U.K. stocks rose on Tuesday as concerns about volatile retail trading receded and liquidity tension in China's interbank money markets started to fade. Signs of progress in U.S. stimulus also offered some support.
The benchmark FTSE 100 climbed 43 points, or 0.7 percent, to 6,509 after closing 0.9 percent higher the previous day.
Airline EasyJet gained 2.4 percent and Ryanair Holding rallied 2.5 percent amid signs of the vaccination rollout picking up pace.
Oil major BP Plc tumbled 3.2 percent after its fourth-quarter profit missed the consensus view.
Online food delivery company Just Eat Takeaway.com dropped 1.6 percent after it placed 1.1 billion euros of convertible bonds, consisting of two tranches.
In economic releases, U.K. house prices growth slowed in January for the first time in six months, data from the Nationwide Building Society showed.
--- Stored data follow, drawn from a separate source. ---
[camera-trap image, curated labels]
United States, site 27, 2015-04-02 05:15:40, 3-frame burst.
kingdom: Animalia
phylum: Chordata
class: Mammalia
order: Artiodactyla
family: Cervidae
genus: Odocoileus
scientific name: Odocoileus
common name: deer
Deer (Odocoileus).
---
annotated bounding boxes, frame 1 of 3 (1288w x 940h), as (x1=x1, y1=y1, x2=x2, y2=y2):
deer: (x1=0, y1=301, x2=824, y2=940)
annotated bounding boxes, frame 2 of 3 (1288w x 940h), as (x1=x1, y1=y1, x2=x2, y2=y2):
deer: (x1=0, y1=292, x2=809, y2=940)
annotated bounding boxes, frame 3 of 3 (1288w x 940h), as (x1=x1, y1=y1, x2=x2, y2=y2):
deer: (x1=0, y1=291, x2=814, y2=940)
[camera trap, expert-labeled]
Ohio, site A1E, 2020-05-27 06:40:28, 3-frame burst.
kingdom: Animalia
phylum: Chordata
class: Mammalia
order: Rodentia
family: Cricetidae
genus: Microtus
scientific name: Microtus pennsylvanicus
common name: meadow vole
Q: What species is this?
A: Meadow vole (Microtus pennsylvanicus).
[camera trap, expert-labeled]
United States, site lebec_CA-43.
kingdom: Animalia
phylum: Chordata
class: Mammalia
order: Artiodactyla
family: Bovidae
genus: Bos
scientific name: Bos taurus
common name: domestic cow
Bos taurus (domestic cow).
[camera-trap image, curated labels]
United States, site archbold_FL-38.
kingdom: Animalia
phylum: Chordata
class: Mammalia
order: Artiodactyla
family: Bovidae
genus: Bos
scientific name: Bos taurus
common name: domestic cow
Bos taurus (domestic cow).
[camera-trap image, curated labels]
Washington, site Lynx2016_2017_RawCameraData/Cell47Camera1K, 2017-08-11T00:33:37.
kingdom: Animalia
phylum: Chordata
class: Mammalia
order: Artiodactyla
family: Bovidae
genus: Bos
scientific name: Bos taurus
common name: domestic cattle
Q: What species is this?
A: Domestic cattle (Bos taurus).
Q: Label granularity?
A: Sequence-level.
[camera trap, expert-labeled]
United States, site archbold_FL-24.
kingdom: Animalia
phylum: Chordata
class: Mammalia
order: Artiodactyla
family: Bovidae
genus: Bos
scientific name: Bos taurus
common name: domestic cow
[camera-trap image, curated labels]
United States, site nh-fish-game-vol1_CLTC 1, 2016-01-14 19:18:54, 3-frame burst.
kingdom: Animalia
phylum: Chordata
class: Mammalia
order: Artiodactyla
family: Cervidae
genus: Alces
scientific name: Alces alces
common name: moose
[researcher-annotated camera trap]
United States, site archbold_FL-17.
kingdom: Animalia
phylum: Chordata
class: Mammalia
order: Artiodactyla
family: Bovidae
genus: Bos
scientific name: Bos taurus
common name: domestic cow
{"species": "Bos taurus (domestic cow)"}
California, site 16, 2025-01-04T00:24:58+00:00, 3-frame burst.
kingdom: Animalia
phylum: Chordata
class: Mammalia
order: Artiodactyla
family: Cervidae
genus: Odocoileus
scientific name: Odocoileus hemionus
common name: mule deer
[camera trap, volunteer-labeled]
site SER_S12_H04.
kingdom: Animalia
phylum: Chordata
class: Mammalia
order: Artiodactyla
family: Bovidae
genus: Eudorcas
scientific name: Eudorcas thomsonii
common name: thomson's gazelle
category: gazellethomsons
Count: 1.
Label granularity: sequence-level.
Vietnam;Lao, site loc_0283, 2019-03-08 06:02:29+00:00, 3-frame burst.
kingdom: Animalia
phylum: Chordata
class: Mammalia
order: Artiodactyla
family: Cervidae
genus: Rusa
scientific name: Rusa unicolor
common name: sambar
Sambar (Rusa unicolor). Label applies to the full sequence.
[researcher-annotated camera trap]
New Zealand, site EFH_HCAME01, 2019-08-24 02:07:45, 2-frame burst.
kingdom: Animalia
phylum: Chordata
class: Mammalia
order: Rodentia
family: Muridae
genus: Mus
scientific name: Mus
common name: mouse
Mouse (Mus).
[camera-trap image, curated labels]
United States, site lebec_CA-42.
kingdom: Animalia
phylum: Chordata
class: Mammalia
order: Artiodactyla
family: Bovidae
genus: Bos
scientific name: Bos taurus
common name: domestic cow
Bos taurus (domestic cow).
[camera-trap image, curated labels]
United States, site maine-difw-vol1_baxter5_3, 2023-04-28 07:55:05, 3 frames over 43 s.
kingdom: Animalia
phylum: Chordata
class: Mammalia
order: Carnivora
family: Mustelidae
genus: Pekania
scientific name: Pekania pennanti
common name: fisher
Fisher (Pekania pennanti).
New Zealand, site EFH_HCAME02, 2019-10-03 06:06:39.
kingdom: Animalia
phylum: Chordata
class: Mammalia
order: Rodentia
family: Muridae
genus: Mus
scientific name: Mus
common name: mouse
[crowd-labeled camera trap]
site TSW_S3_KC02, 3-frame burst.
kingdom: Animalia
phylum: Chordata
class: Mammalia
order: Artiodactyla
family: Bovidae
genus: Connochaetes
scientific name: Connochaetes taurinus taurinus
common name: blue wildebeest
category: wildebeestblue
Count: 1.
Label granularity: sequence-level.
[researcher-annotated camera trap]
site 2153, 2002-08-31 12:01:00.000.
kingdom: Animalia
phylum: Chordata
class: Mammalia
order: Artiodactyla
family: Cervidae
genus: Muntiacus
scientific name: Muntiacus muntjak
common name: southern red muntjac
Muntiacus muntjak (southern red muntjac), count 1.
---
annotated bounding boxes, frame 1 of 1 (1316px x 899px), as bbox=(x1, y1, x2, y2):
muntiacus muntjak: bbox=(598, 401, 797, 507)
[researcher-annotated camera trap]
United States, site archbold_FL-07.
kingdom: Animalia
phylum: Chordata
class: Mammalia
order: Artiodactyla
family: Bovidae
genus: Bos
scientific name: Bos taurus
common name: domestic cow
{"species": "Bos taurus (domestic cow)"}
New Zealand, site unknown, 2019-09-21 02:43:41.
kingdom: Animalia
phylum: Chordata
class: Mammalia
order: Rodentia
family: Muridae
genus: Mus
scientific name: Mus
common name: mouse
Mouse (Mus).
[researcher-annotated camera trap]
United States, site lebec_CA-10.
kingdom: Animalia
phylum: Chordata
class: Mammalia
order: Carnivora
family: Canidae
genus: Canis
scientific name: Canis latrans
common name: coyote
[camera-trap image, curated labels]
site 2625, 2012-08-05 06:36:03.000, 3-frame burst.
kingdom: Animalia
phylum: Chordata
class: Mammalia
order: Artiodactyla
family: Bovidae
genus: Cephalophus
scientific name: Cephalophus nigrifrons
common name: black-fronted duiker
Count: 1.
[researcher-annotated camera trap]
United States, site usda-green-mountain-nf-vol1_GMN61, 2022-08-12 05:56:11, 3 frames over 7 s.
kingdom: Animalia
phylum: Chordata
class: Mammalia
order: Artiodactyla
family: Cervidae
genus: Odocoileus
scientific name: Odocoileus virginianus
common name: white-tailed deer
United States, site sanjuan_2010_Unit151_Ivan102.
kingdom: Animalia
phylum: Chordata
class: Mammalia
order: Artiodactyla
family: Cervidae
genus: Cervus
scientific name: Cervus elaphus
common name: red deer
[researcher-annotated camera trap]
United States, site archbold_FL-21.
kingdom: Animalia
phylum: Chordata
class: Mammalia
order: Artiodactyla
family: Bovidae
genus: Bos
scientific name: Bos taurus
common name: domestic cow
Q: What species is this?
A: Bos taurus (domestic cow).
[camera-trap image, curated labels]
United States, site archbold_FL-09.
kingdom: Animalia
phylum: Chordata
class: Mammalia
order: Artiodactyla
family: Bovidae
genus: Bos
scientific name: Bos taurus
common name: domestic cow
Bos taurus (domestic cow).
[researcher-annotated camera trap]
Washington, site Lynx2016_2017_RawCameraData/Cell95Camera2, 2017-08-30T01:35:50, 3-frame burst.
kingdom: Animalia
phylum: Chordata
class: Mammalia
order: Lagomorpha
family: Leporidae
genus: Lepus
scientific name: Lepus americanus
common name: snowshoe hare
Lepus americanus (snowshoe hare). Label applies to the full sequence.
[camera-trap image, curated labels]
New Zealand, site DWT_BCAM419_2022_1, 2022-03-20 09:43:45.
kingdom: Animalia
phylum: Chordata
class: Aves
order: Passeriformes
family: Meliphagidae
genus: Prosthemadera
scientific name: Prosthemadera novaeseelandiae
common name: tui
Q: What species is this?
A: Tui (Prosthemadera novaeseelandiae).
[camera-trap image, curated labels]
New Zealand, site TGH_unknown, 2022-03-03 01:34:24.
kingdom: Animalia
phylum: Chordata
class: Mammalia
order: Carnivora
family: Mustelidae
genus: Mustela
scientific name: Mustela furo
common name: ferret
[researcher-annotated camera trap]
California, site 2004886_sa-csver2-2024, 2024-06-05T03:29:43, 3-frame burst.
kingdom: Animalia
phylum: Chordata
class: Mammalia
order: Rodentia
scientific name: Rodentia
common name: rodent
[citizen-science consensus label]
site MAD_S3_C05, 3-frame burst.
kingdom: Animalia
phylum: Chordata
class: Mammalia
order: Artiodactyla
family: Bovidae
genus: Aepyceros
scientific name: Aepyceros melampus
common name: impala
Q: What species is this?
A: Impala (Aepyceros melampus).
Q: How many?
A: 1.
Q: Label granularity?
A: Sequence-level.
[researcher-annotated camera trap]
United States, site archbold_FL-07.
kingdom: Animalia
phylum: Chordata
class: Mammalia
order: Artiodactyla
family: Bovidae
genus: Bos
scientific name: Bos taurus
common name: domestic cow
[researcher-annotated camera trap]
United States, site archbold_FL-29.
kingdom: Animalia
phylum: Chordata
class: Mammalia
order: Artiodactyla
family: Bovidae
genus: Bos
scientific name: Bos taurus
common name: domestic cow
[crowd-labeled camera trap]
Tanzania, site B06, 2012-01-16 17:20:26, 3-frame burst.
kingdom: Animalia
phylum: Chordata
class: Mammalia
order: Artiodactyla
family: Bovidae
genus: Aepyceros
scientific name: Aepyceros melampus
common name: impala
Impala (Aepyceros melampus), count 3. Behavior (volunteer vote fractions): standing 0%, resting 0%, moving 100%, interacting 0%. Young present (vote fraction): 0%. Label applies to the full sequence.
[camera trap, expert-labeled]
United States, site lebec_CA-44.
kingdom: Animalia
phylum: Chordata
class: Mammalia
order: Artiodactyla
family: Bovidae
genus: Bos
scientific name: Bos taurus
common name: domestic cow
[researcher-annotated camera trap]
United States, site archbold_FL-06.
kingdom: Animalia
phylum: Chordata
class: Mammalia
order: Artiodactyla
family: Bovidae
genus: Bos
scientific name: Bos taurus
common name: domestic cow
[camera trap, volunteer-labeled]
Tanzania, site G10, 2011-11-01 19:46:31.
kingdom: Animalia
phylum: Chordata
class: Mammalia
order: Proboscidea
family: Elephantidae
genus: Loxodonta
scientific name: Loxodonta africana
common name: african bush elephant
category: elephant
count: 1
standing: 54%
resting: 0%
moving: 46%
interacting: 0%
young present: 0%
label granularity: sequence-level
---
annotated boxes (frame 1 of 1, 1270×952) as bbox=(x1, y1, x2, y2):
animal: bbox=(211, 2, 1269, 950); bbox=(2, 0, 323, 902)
House prices climbed 6.4 percent on a yearly basis, but weaker than the 7.3 percent increase logged in December. Economists had forecast an annual growth of 6.9 percent.
On a monthly basis, house prices fell 0.3 percent, in contrast to a 0.9 percent rise seen in December and confounding expectations for an increase of 0.3 percent. This was the first monthly decline since June.